Raw imaging data enters the PACS workflow
Since the first human genome was sequenced in 2003, the cost of whole-genome sequencing has been declining at a rate far exceeding that predicted by Moore’s Law. From newborn genome sequencing to the launch of national population genomics initiatives, the field is flourishing and becoming increasingly personalized.
Advances in sequencing technology have triggered an explosive growth in genomic data. The total volume of sequence data doubles every seven months. This astonishing rate could lead to genomics generating more than ten times the combined data volume of other big data sources (such as astronomy, Twitter, and YouTube) by 2025, reaching double-digit exabytes.
Various new sequencing systems, such as BGI Group’s DNBSEQ-T7—the world’s largest genomics research consortium—are driving the widespread adoption of this technology. The system can generate up to 60 genomes per day, equivalent to 6 terabytes (TB) of data.
Leveraging the development of BGI Group’s flow cell technology and the acceleration provided by a pair of NVIDIA V100 Tensor Core GPUs, the DNBSEQ-T7 has achieved a 50-fold increase in sequencing speed, making it the highest-throughput genome sequencer to date.

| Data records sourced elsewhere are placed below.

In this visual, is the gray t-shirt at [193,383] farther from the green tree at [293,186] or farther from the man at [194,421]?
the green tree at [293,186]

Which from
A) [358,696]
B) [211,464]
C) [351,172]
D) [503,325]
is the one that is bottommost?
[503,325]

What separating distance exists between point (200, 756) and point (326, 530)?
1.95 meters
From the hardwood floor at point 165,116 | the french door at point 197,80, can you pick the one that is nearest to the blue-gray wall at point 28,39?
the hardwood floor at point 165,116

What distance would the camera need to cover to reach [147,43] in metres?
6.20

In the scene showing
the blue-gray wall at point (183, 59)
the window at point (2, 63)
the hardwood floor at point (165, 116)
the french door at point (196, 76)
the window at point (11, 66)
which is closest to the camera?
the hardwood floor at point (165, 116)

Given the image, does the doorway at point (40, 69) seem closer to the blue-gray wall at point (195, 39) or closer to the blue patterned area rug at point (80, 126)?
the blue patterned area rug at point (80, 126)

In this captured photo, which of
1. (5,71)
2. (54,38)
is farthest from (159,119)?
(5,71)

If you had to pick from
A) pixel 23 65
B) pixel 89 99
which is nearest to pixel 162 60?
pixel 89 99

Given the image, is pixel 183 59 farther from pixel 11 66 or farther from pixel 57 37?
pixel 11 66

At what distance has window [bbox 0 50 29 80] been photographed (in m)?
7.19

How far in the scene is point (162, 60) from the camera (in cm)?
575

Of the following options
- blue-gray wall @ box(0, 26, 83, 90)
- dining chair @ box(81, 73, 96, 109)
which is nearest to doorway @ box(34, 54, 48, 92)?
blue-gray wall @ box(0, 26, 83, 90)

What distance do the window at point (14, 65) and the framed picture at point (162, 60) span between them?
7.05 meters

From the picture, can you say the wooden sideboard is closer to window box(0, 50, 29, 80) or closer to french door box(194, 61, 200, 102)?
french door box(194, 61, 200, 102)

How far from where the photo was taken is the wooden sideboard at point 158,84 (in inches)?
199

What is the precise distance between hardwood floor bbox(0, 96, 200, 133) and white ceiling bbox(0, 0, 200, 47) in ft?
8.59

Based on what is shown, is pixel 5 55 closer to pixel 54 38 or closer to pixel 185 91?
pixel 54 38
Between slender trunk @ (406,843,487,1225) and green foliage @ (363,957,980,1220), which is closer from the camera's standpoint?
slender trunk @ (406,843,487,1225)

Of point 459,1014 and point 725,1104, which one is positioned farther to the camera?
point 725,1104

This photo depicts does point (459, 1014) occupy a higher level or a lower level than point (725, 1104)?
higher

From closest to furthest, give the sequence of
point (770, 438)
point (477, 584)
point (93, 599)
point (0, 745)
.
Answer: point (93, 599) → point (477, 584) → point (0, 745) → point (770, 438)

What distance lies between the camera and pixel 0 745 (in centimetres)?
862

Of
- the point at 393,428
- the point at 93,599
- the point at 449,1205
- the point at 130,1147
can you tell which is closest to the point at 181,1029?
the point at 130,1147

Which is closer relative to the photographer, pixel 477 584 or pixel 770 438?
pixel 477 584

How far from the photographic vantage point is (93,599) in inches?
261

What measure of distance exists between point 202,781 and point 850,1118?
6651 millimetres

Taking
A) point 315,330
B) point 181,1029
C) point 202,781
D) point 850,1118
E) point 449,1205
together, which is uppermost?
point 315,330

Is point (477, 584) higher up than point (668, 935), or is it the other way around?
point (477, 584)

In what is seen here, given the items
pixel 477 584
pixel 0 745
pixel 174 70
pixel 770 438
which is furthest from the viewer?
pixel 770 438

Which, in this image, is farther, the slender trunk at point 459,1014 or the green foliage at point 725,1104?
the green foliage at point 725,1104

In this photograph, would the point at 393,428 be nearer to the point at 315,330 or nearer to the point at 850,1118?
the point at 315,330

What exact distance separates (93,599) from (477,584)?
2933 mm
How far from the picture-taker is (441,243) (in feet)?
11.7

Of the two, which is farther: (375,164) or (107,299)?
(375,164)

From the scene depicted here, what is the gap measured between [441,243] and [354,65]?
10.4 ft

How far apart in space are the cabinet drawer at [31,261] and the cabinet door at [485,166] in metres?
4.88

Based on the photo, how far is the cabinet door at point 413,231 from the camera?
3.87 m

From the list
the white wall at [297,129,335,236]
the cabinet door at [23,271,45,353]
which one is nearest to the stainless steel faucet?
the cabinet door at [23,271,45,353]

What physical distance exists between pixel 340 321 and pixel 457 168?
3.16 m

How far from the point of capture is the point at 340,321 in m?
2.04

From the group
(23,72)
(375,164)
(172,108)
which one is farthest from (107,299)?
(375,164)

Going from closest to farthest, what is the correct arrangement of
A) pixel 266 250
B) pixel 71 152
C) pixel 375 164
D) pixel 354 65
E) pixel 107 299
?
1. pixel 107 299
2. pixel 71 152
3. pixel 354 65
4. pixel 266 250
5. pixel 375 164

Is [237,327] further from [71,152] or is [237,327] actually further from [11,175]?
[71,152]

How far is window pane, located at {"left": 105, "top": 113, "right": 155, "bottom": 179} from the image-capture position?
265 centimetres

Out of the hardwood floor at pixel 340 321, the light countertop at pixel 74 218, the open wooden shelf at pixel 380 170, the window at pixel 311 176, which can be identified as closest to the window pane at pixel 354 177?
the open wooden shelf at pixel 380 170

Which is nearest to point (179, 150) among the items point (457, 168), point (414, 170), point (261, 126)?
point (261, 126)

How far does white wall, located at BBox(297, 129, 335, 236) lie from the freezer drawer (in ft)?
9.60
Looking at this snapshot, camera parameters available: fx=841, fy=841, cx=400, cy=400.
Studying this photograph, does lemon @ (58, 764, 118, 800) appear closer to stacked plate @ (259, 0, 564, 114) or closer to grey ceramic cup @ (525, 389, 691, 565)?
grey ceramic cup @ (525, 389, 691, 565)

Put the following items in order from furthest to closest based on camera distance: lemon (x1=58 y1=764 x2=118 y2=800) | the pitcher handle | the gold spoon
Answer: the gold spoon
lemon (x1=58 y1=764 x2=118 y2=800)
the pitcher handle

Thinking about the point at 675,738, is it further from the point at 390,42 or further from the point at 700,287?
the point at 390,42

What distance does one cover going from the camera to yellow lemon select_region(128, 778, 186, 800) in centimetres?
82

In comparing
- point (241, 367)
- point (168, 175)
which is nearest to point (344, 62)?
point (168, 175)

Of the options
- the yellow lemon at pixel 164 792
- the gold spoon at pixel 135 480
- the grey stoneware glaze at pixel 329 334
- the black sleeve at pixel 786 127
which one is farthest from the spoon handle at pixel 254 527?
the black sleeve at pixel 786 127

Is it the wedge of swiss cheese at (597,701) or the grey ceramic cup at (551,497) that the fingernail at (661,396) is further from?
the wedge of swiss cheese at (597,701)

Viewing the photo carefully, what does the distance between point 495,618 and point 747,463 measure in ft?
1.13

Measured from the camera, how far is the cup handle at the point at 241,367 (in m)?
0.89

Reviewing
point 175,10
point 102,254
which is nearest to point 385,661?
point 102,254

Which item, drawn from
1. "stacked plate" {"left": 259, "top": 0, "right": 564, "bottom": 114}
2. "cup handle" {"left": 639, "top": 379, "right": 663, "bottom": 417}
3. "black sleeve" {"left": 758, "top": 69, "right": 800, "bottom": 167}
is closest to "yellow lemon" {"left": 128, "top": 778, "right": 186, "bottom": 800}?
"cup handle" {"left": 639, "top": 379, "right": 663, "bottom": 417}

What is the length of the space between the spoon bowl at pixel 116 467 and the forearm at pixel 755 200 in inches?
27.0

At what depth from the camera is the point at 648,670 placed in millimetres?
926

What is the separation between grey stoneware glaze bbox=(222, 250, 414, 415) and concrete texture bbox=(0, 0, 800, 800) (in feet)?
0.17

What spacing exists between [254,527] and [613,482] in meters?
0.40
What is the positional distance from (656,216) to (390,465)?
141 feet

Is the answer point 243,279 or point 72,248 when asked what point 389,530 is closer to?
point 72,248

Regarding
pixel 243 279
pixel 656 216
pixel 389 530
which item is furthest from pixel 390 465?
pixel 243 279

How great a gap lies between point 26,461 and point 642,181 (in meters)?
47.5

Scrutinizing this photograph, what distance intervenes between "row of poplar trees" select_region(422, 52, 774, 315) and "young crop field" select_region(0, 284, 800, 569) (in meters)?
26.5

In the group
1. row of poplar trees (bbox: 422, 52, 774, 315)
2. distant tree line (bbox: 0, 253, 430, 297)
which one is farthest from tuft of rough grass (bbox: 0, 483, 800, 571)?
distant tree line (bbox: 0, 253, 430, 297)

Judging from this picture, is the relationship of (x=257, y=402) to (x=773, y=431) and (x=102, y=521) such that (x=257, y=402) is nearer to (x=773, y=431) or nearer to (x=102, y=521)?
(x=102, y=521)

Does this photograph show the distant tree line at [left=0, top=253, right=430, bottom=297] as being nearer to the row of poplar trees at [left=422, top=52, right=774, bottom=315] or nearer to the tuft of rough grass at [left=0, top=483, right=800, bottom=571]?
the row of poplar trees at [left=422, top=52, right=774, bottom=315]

However, the acceleration of sequencing is far from complete; scientists have put forth new demands as they observe the world at a more microscopic level. To meet these demands, NVIDIA continues to explore relentlessly.
The NVIDIA Parabricks genomics analysis package released at this GTC conference is designed to provide deeper insights into the molecular world.
Parabricks is a CUDA-accelerated genomic processing toolkit that can be used for variant discovery and produces results consistent with the industry-standard GATK Best Practices pipeline. Using this toolkit, relevant computations can be accelerated by 30–50 times, and deep learning can be leveraged for genomic variant detection.
NVIDIA Parabricks: GPU-Accelerated GATK
Today, BGI Genomics has begun using Parabricks. With several GPU servers, BGI Genomics can process genomes at the same rate as its sequencers generate data.
From the overall perspective of GTC, NVIDIA’s investment in medicine is not substantial; many applications were not specifically developed for healthcare but were instead generated through transfer.
Nevertheless, this does not hinder NVIDIA from powering the advancement of medical artificial intelligence. Whether it is federated learning, automated deep learning, or accelerated genomic processing, NVIDIA addresses the most fundamental and pressing challenges in the industry.
Looking back at the entire conference and the post-event interviews, “The more you buy, the more you save” was the phrase Jensen Huang repeated most often. However, in the fields of medical imaging and molecular science, what NVIDIA can deliver may well be “The more you buy, the more you see.”